Art Pact 202 - Kingdom of Birds


There was once a kingdom in which several warring princelings vied to be the successor to their aunt, the queen. The queen was herself unmarried, and despite several pregnancies she had been unable to carry an heir to term. Each time the queen lost a child she grieved and cast suspicious eyes at her brothers and sisters and their squabbling broods, but the royal doctor assured her that there was most likely no foul play involved - that she had simply been cursed by fate.

"Perhaps," he suggested, "the iron will needed to rule a country is incompatible with motherhood. Your constitution, well suited to the demands of the regnal lifestyle, might be too strong for a child to survive. A pregnancy is a battleground," he added, seeing that the queen was observing him coolly with the sort of gaze she normally reserved for those she was about to send away to war or to the executioner's block, "between the mother - who wants to preserve her own life - and the child, who wishes to grow as fast and as big as possible. Such a battle is often well-matched, for the mother is older but the child has the benefit of attacking from within."

"Are you trying to say," said the queen slowly, "that I am too strong for a child to overcome?"

"That is... yes, your majesty."

"I suspect that you may have to argue with the ghosts of queens past," she told him. "Since I have at least two ruling queens in my own ancestry."

The doctor smiled uncomfortably. The queen was known to prize honesty above all other traits in her advisors, but the subject of the dynastic lineage was an exception to this rule. It was well know that the queen did not have two ruling queens in her ancestry, but instead only one, her maternal great-grandmother. The other, Queen Paracel the Just, was the subject of much contention. Had she been a real queen? Had she even been an actual person? Whichever it was, there was no reason to believe that she was a direct ancestor of the queen, unless you were yourself the queen and wished such a belief to be widespread as a political tool for your own use. He briefly considered suggesting something of this, but a less suicidal part of his brain overruled, and so he wisely kept his mouth shut - and therefore, he suspected, also attached to his throat.

"It may be, of course, that your choice of consorts is the sticking point," he conceded. "Perhaps those other queens chose men of hardier stock, perhaps of more forthright seed?"

"Who I choose for my bed," the queen warned him, "is my business."

"As it should be, your majesty. I merely comment that you may have chosen your paramours for qualities other than their ability to beget children upon you." He bowed, and took a step backwards towards the door, wishing he had kept his mouth shut about that too and hoping that the conversation would end now before it became even more uncomfortable. To his great relief, the queen dismissed him.

Alone in her chamber, the queen considered the facts. She had been pregnant four times in her forty-two years, and each pregnancy had ended in unhappy pain. She had hoped for a daughter or son to pass on her kingdom to, but she had come to realise that that was unlikely to be. She would have, she realised, to attempt to discover which of her nephews might be suitable to the throne. She wished that her brothers and sisters had gifted her with a niece or two to throw into the competition, but whatever fate it was that had cursed her womb also seemed to have decided that her siblings should only beget or birth sons - cause for rejoicing amongst certain of her family, but something of an annoyance to her.

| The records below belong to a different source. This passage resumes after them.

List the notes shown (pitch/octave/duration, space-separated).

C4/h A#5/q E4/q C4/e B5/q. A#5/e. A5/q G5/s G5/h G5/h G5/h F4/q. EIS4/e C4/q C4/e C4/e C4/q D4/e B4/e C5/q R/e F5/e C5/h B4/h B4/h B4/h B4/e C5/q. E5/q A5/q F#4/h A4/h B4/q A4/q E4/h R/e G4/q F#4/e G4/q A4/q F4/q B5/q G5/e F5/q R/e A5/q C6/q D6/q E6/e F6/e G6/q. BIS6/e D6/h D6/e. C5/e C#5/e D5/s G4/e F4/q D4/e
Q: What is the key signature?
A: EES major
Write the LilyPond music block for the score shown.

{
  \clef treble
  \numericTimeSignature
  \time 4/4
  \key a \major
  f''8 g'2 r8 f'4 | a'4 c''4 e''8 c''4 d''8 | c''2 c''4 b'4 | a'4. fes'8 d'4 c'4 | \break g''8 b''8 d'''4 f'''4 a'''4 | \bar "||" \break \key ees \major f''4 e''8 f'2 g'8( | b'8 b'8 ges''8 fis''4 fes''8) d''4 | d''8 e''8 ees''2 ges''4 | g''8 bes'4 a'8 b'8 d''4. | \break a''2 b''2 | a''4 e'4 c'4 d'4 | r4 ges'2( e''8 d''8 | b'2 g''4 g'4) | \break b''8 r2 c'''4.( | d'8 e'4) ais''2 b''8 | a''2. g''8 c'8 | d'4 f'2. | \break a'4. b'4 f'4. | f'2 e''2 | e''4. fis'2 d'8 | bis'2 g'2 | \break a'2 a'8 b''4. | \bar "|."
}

She withdrew to her most private chambers, a room at the top of a tower overlooking the palace and it surroundings, and considered her options. She could do nothing, of course, and let the bickering work its way painfully towards its natural conclusion - that one of the nephews would finally dominate the others and be prepared to take her place when she died. That was simple, traditional in its own terrible way, and would at least provide the kingdom with a strong ruler, if perhaps not a just one. But it also hinted at a darker possibility. A nephew strong enough, cunning enough, or ruthless enough to take on his family and win might not balk at testing the strength - or perhaps the liver - of his aunt. The natural corollary to the struggle between the cousins would be an inter-generational battle in which the heir assumptive could move more subtly than she could. She was middle-aged, and her death might be looked on as something more natural than that of a young man, particularly in those margins of the family who resented a woman ruler. No, it could not be so simple as that - she would have to act, and as she was a naturally cautious woman, that made her uneasy. To remain, to watch the status quo, is an easy thing for a queen. She assumed the throne simply because she was the one that the people accepted as her father's heir, and it did not do to think about which by right or other she kept her crown. There was no rhyme nor reason to it, it was all a great game of dice in the heavens. Better to leave that in the hands of the gods and take what came to one.

Even so, the choice now was between action and death, and that was quite enough to motivate her. She could either observe her nephews and choose between them by her own criteria, or she could decide upon a competition, something that one nephew would incontrovertibly win. That was it, she decided - a competition for the crown. None of the family could object to it, and it would provide a little entertainment both for her and for the winner's future subjects.